= Subud and religion =

Subud literature rejects the suggestion that Subud is a religion, but rather describes it as "spiritual dancing". The difference between religion and spirituality is much debated. Subud is treated as a religious organisation in some countries, such as the UK, where it is registered as religious charity, but in other places, such as Indonesia, it is viewed by the government as an education organisation, since the government officially endorse only six religions, and religious conflicts between majority and minority are rife. It appears that Subud (along with numerous other groups with similar reservations) is forced because of conditions in some countries to register as a religion as there are no alternative categories offered for registration.

==Advice and teachings==

Subud is sometimes said to not be a religion on the grounds that it does not propound a specific teaching, nor does it insist that members adhere to any given set of beliefs. Rather, Subud practitioners may individually feel that they receive regular contact with God or some divine reality, from whom or which a kind of inner wisdom may be received directly. This formulation is vulnerable to criticism on the grounds that (a) some "religions" may be described similarly, and/or (b) that many Subud members in fact propound certain beliefs as 'Subud' beliefs. In a paper published in the academic journal 'Group Dynamics: Theory, Research and Practice', Stephen C. Urlich of Lincoln University concludes: "In this article, I have shown that despite Subud's claims to the contrary, it does have a complex theology."

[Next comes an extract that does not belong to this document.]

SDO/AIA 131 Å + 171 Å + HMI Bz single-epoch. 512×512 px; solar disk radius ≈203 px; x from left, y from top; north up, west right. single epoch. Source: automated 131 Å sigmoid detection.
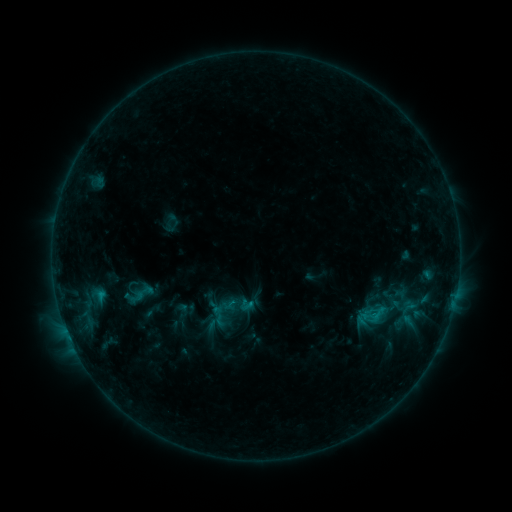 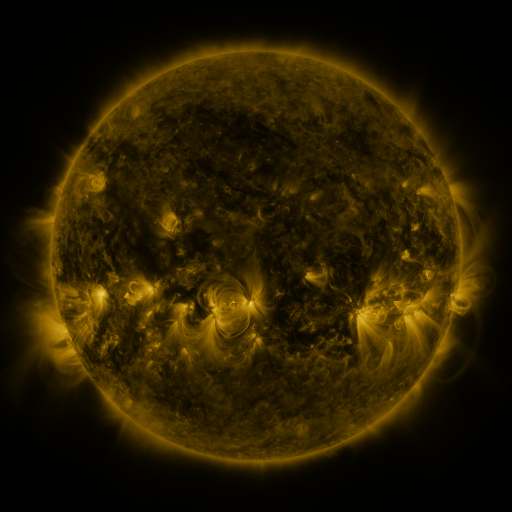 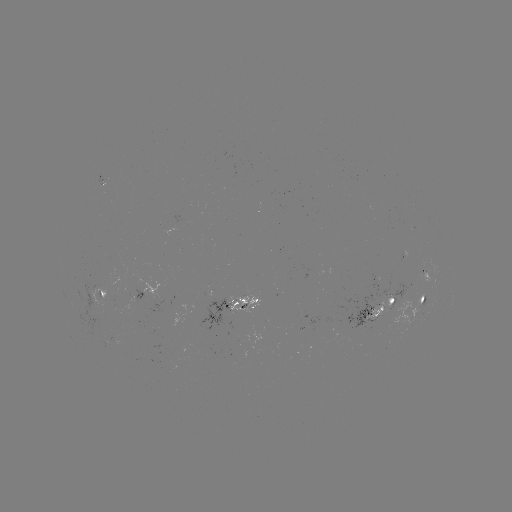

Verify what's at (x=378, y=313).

==Universalist pluralism==

Another reason often given is that Subud is universalist and pluralist, welcoming members from all religions (including atheists). There do, however, exist religions which allow followers to belong to other religions as well, most notably Buddhism and Unitarian Universalism. A practical reason for this explanation arises from the fact that some religions, such as Christianity, Baháʼí Faith and Islam, do see participation in Subud as contravening their stance forbidding multiple identification. Subud practitioners have naturally sought to avoid a situation in which followers of those religions would face religious restrictions against joining Subud.

Subud sometimes finds itself on the other end of this dynamic—for example, when it recommends practitioners against "mixing" Subud with other practices such as yoga or meditation. Since yoga and meditation are major elements of Hinduism and Buddhism, some Subud members complain that this conflicts with the encouragement to practice the religion of their choice. However, the restriction is actually upon doing yoga or other meditation during the Latihan itself; i.e. mixing spiritual practices during the same half-hour. Hindu and Buddhist members are not required to give up any aspect of their religion outside of the Latihan hall.

Subud is sometimes described as "non-denominational", a curious term which usually refers to religious denominations within Christianity. "Non-sectarian" would probably be most accurate, as within Subud the mixing of religious groups goes hand in hand with the mingling of different ethnic groups from around the world.